== Description of the task ==
Only the pictures are to be omitted; everything else in the listing must be reproduced exactly.

(Beginning of Source data)

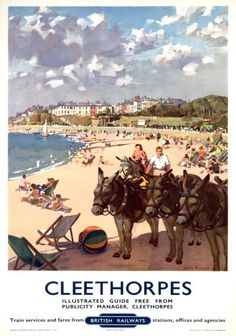 Cleethorpes, Lincolnshire, British Railways Travel Poster Print, Donkeys Beach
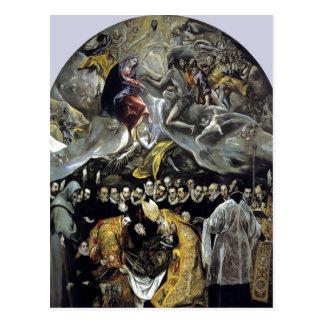 Carte Postale El Greco récapitulatif - l'enterrement du compte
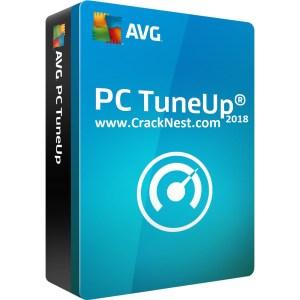 AVG PC TuneUp Product Key 2018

(End of Source data)

== Solution for this task ==
 Cleethorpes, Lincolnshire, British Railways Travel Poster Print, Donkeys Beach
 Carte Postale El Greco récapitulatif - l'enterrement du compte
 AVG PC TuneUp Product Key 2018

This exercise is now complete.